Gabriela Oporto Patroni, a lawyer with Centro de Promoción y Defensa de los Derechos Sexuales y Reproductivos, a Peruvian LGBTQ advocacy group known by the acronym PROMSEX, represented Rojas.
Oporto on April 8 told the Washington Blade during a WhatsApp interview from Lima that Rojas “is very pleased with the sentence.” Oporto also said the ruling sends a strong message to LGBTQ Peruvians who remain disproportionately vulnerable to violence and discrimination because of their gender identity and/or sexual orientation.
“The Peruvian state in the entire process before the court, before the commission, all the time has denied the existence of discrimination against LGTB people in Peru,” Oporto told the Blade.

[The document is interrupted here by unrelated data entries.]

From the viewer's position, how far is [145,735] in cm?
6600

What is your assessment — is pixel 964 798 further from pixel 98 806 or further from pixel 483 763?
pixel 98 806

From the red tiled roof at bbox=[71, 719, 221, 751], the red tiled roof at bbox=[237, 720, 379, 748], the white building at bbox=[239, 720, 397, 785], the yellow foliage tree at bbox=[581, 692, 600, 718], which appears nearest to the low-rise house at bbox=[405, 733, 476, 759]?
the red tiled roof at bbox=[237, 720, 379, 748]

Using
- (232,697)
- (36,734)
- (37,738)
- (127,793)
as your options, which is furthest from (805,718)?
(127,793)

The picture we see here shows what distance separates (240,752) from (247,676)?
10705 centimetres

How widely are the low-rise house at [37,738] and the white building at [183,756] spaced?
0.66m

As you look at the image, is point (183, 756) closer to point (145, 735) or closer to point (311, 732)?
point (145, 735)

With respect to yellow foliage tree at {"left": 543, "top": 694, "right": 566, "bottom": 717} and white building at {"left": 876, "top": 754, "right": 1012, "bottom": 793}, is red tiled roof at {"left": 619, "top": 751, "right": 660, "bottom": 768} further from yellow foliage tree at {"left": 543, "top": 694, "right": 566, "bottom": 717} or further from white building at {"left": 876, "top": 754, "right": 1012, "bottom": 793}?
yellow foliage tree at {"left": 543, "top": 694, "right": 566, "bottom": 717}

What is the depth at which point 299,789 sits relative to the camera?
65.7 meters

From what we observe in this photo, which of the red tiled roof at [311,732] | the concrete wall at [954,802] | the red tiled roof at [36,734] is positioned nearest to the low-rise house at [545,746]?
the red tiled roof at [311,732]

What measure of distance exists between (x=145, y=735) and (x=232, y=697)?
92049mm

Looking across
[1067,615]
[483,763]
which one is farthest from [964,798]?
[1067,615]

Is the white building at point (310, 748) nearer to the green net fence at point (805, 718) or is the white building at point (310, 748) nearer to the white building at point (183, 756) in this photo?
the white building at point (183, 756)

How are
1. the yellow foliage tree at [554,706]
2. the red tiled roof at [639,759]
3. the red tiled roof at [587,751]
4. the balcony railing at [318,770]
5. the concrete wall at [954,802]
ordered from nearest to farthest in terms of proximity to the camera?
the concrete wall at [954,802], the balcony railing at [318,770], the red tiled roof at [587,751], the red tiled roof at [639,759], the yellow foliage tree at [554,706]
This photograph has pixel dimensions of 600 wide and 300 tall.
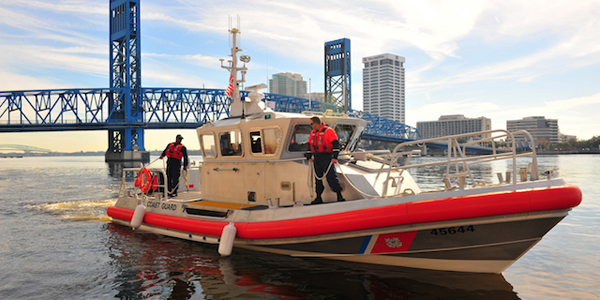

“It is absolutely false that there is no discrimination against LGTB,” added Oporto. “The court has recognized that this context persists to this day.”
Oporto said Peru has not responded to the ruling.
“We have not had any communication from them,” Oporto told the Blade.
The Organization of American States created the Inter-American Court of Human Rights, which is based in Costa Rica, in 1979 in order to enforce provisions of the American Convention on Human Rights. Peru is among the countries in the Americas that recognize the convention.
The court has previously ruled in favor of LGBTQ rights.
The court in 2018 issued another landmark ruling that recognized same-sex marriage and trans rights in the Western Hemisphere. The court in 2012 ruled in favor of Karen Atala, a judge who lost custody of her three daughters to her ex-husband because she is a lesbian.
The court also works closely with the Inter-American Commission on Human Rights, which has urged countries in the region to decriminalize consensual same-sex sexual relations and address anti-LGBTQ violence and discrimination.